Companies should constitute a growing compliance-as-a-service sector, but it is not enough to respond to the growing threat of NFTs and blockchain scammers, especially when the entire country wants to use blockchain as a national solution.
A clear AML/KYC standard equals the real mainstream feasibility of encryption
Of course, some people in the crypto community would rather not encourage or even recognize any form of regulation, but such strategies and concepts are neither realistic nor reasonable. The issue with the Chivo wallet in El Salvador shows that even with the launch of a well-intentioned cryptocurrency, identity and security issues can be so rapid. As part of expanding encryption operations, countries continue to seek the best KYC practices.Sri Lanka KYC proof of concept has been completed. HSBC Worked with Dubai On its KYC.
At the same time, in the United States this year, the Financial Crime Enforcement Network (FinCEN) Issued the first AML/CFT priority this summer. These priorities include corruption, cybercrime, support for terrorism, fraud, transnational crime, drug and human trafficking, and financing of weapons of mass destruction.

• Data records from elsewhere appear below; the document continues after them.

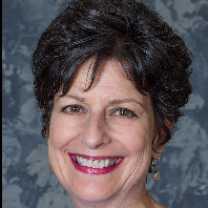 Helen Friedman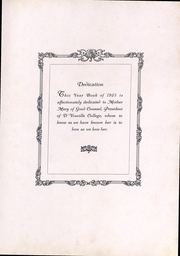 Page 4, 1925 Edition, DYouville College - DYouvillian Yearbook (Buffalo, NY) online yearbook collection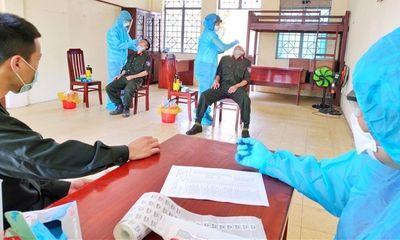 Đà Nẵng: Lấy mẫu xét nghiệm 39 chiến sĩ công an liên quan ca COVID-19 ở Hà Nam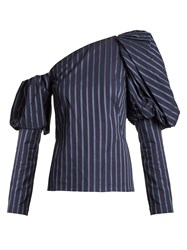 Osman Asymmetric Striped Cotton Top Navy Stripe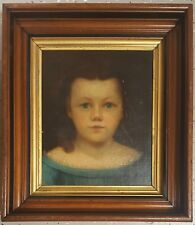 ANTIQUE AMERICAN FOLK ART 1850s NYC ORIGIN LITTLE GIRL PAINTING BABY ROOM DECOR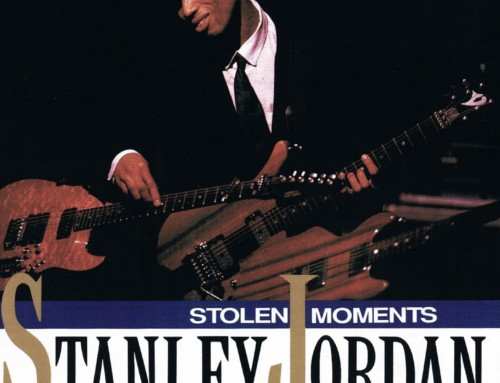 Stanley Jordan Trio – Stolen Moments – Blue Note Records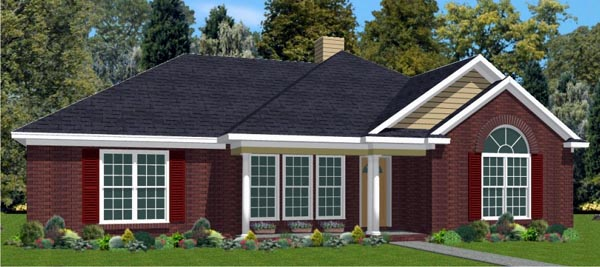 Traditional House Plan 78742 Elevation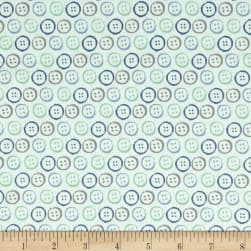 Handmade Buttons Blue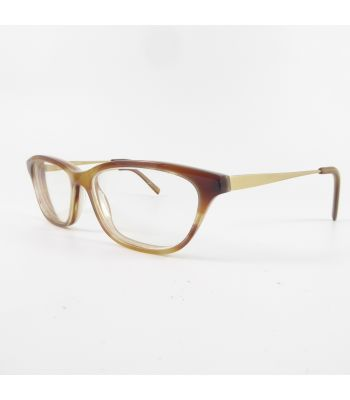 Tom Davies Couture Full Rim E793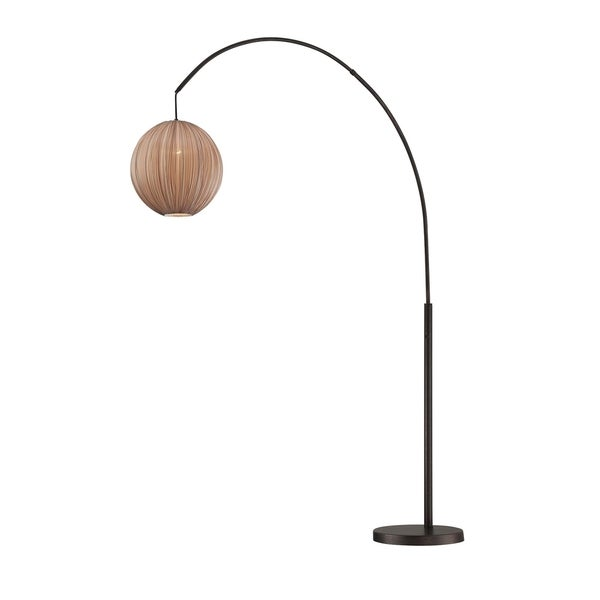 Lite Source Kaden 1-light Floor Lamp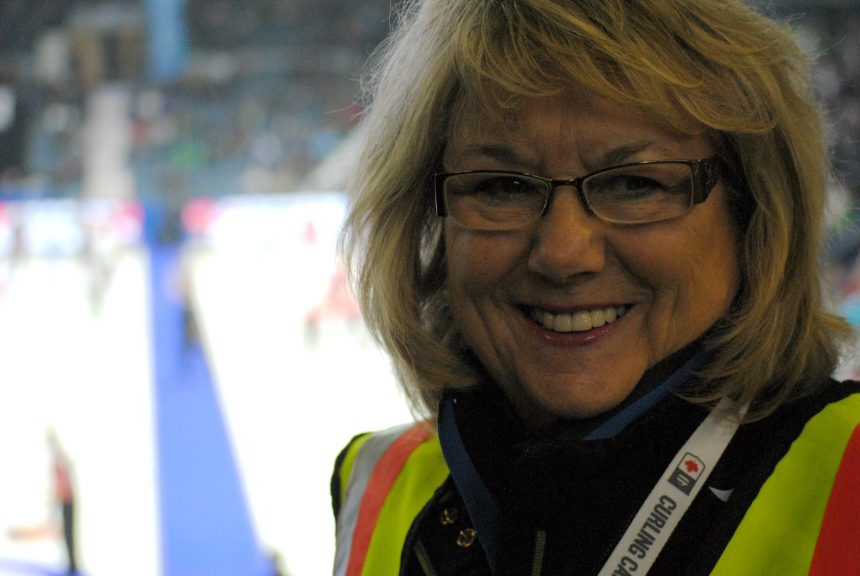 Volunteer travels from B.C. for the Brier in Regina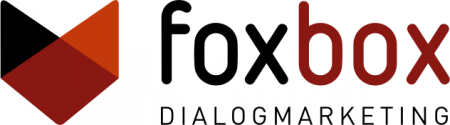 foxbox - Grosse Verlosung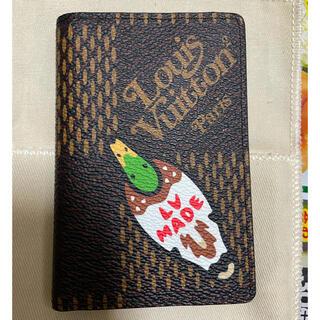 ルイヴィトン(LOUIS VUITTON)のルイヴィトン nigo カードケース 新品 国内正規 vip限定 ヴィヴィエンヌ(名刺入れ/定期入れ)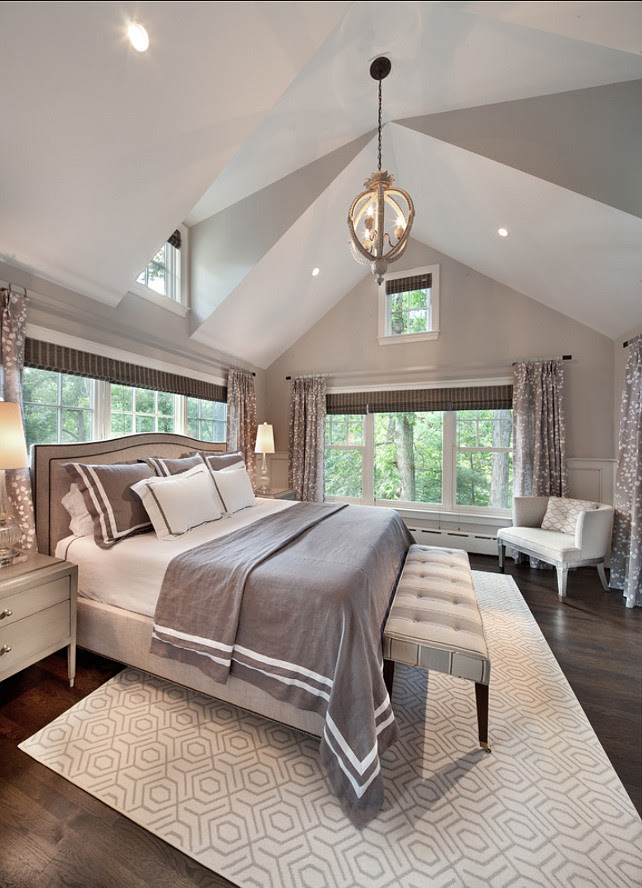 16 Modern Grey And White Bedrooms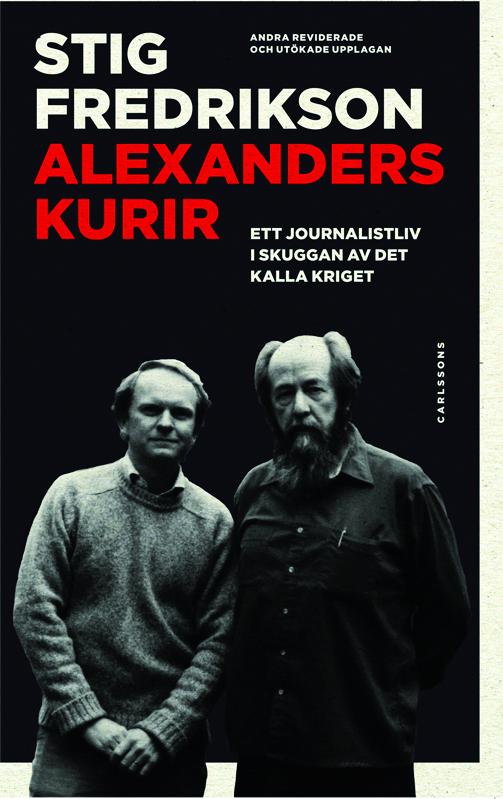 alexanders_kurir_omslag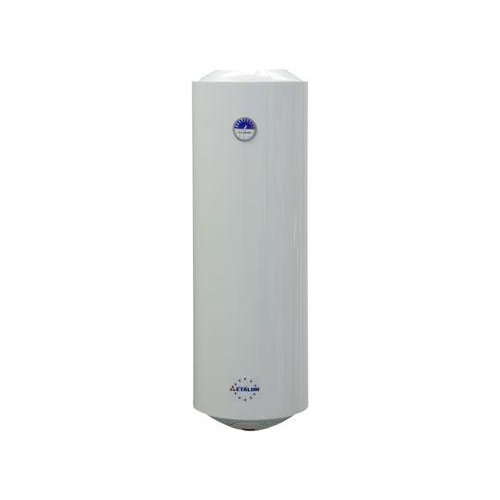 Накопительный водонагреватель водонагреватель etalon a 10 g лагуна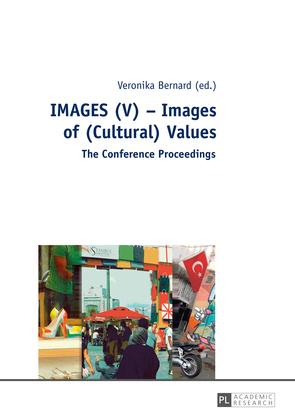 IMAGES (V) – Images of (Cultural) Values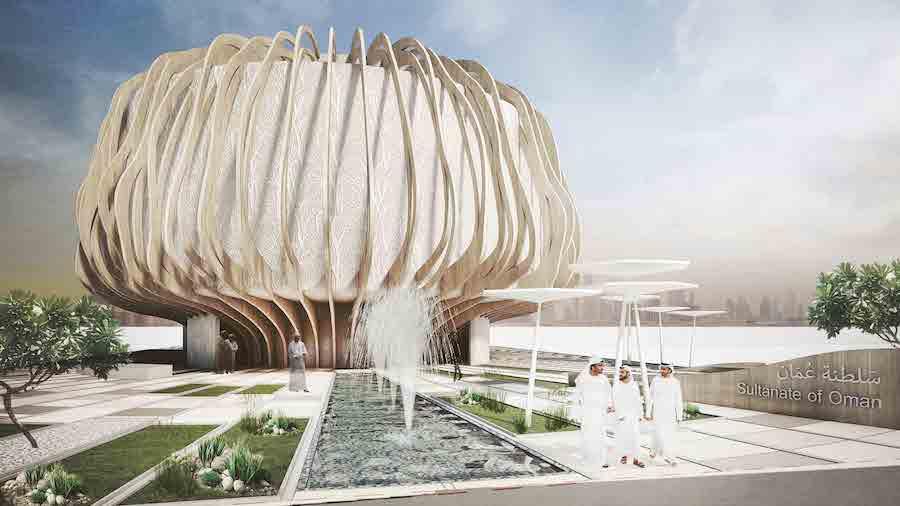 Expo 2020 Dubai pavilion by Oman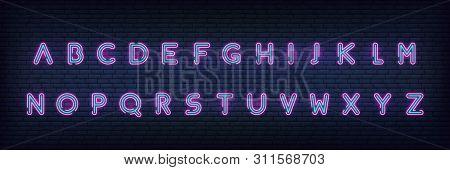 Neon Alphabet Font. Glowing Neon Colored 3d Modern Alphabet Typeface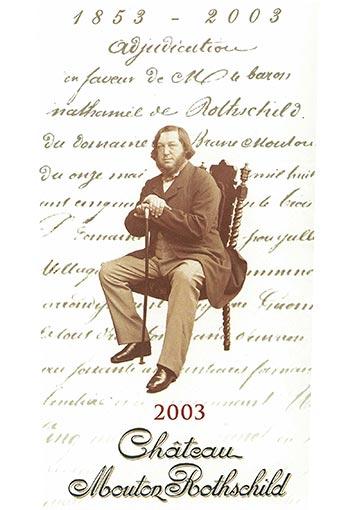 Etiquette Château Mouton Rothschild 2003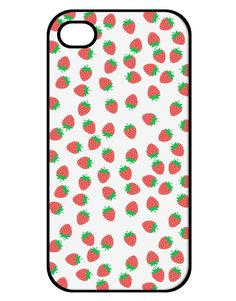 Strawberries Everywhere iPhone 4 / 4S Case by TooLoud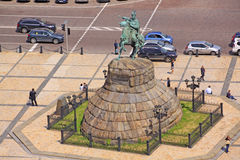 Ukraine. Kiev. The monument to Bogdan Khmelnitsky at the Sophia Square. Veiw to The monument to Bogdan Khmelnitsky at the Sophia Square in Kiev royalty free stock photography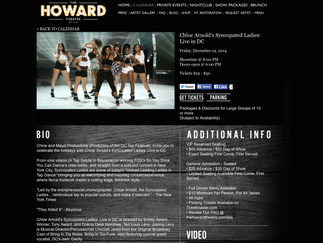 Syncopated Ladies announce DC concert at The Howard Theatre - 12/19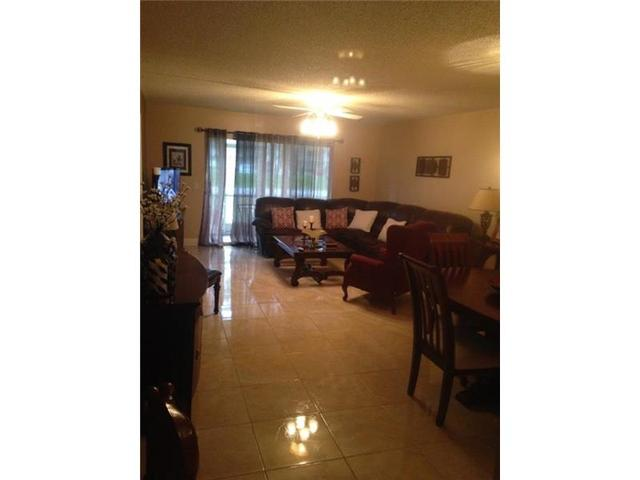 12950 SW 4th Ct #APT 106h, Hollywood FL 33027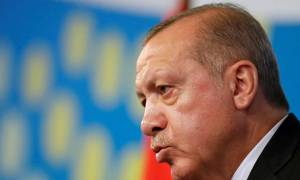Έξαλλος με μπιν Σαλμάν ο Ερντογάν: Να μεταφερθούν στην Τουρκία οι ύποπτοι για τη δολοφονία Κασόγκι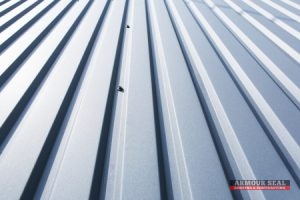 Experienced Metal Roof Contractors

Although different countries are at different stages in the AML/KYC/CFT process, some clear guidelines are emerging. There are 195 different countries, and yes, there may be 195 different encryption standards. However, after several years of guidelines, regulations and penalties, the industry has enough parameters to start customizing AML/KYC/CFT solutions and supervision across different jurisdictions. This is just another reason why the industry itself needs to be proactive and develop a comprehensive, easy-to-understand and internationally recognized standard that is easy to adopt in as many jurisdictions as possible.
What the industry cannot do is let the blockchain be plagued by the same type of “Wild West” traps that are characteristic of the Internet. Yes, the popularity of the Internet is indisputable, but it not only sacrifices privacy, but also sacrifices the primacy of truth and healthy communication between people. This means establishing a new identity model, a trustless system based on blockchain, and a sufficiently flexible model to meet the reasonable standards of AML, KYC and CFT.
This article does not contain investment advice or recommendations. Every investment and trading action involves risks, and readers should research on their own when making a decision.
The views, thoughts and opinions expressed here are only those of the author, and do not necessarily reflect or represent the views and opinions of Cointelegraph.
Jonathan Camilleri Bowman He is the CEO of Sekuritance, a multi-dimensional regulatory technology ecosystem that provides compliance, regulatory transaction monitoring, and identity management for individuals and businesses.